人材管理システムは人的資本経営のIT基盤として重要性が増しており、すでに多くの企業が導入しているが、その活用状況はどのようなものだろうか。本稿では、ITRが実施した調査結果から人材管理システムの実態を分析するとともに、今後の方向性と人材管理の高度化ステップについて考察する。
ITRは、企業における人材管理システムの活用実態を明らかにする目的で、2024年6月に、人材管理の企画・運営に関与している人を対象に調査を行った。まずは、同調査結果から人材管理システムの導入状況を企業規模(従業員数)別の結果も合わせて見てみよう(図1)。
全体では、4割以上(46%)の企業がすでに導入済みとし、導入が決定している企業(18%)を加えると6割超に上った。また、導入を検討中の企業が23%を占めることから、企業における導入はさらに進むとみられる。従業員規模別では、1,000人を境にその上下で大きな違いがみられる。5,000人以上の企業と1,000~5,000人未満の企業では導入済みと回答した企業が半数に達したのに対して、100~1,000人未満の企業では35%にとどまり、導入が遅れている傾向がみられた。また、100~1,000人未満の企業では、導入を検討していない企業が約2割にも上った。

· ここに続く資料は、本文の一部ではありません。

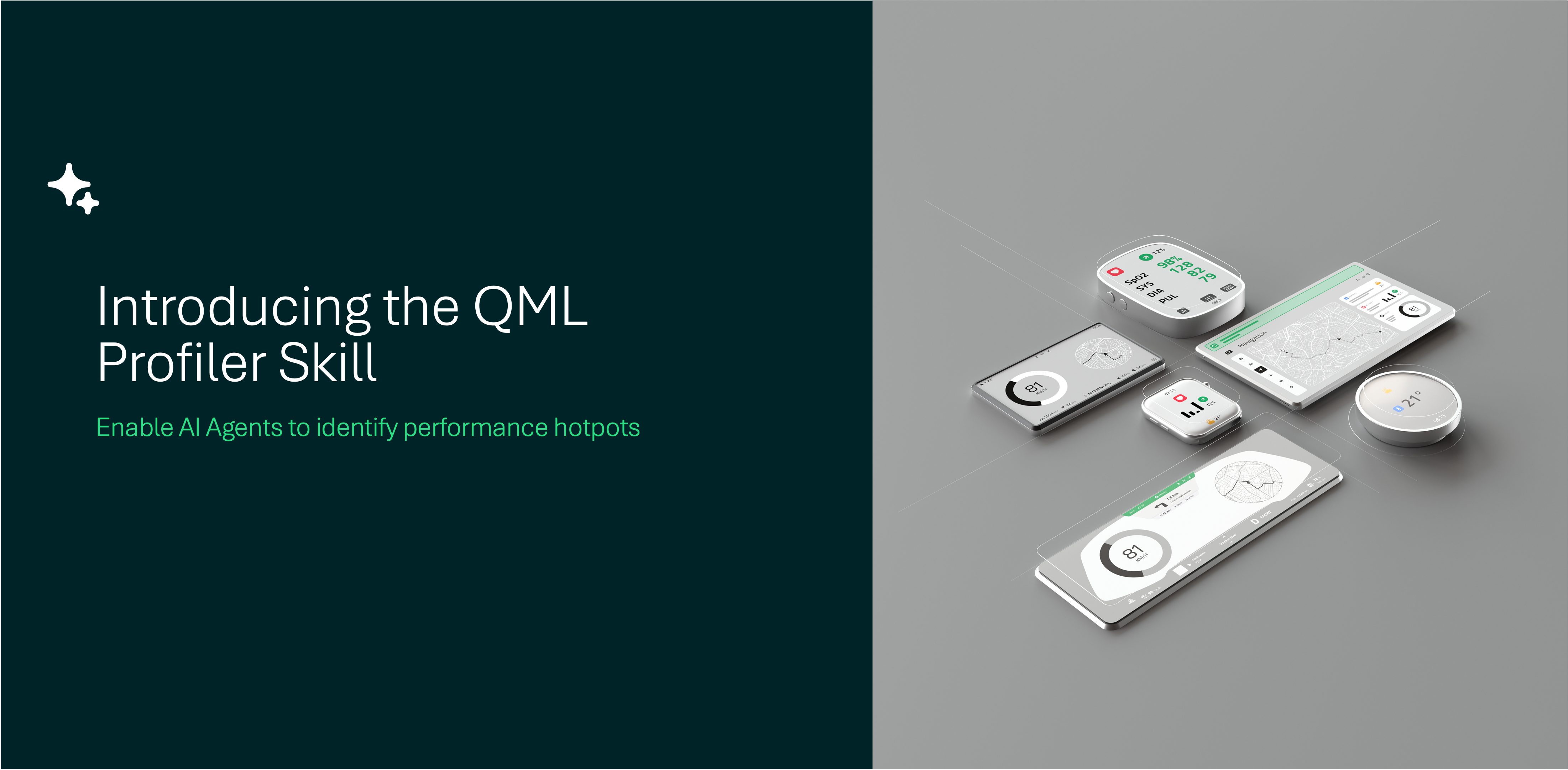 Introducing the QML Profiler Skill for Agentic Development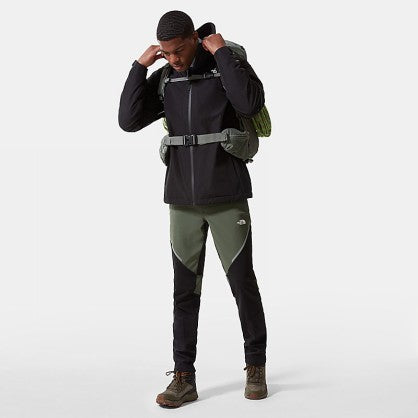 M DRYZZLE FUTURELIGHT INSULATED JACKET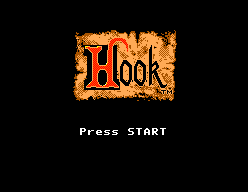 Обложка игры Hook ( - sms)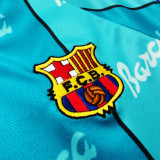 1996-1997 BAR Away Retro Soccer Jersey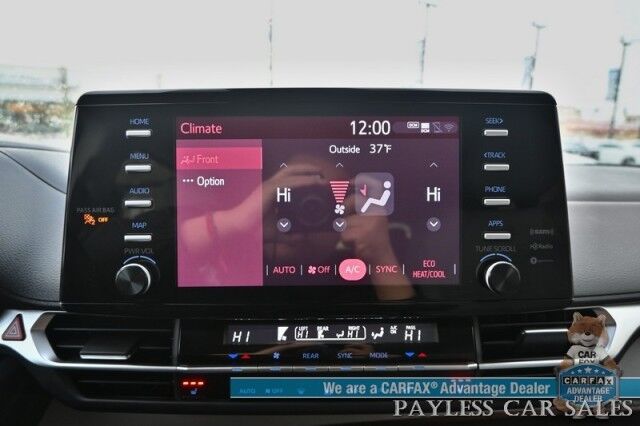 2024 Toyota Sienna XLE Hybrid Wasilla AK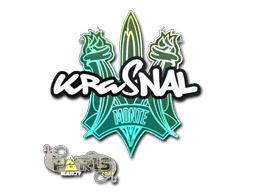 kRaSnaL | Paris 2023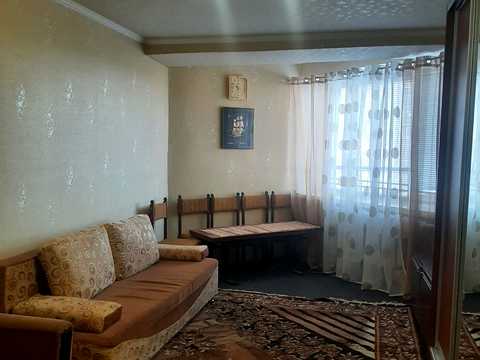 квартира по адресу Запорожское шоссе, 38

次に、人材管理システムを「すでに導入済み」の企業を対象に、その利用年数(導入してから経過した利用年数)を確認したところ、全体の約半数(52%)が5年以上であることがわかった(図2)。
従業員規模別の各セグメントでの最多の回答を見ると、5,000人以上の企業では長期の「10年以上」、1,000~5,000人未満の企業では「5~10年未満」、100~1,000人未満の企業では「3~5年未満」となり、企業規模が大きいほど利用期間が長い傾向が示された。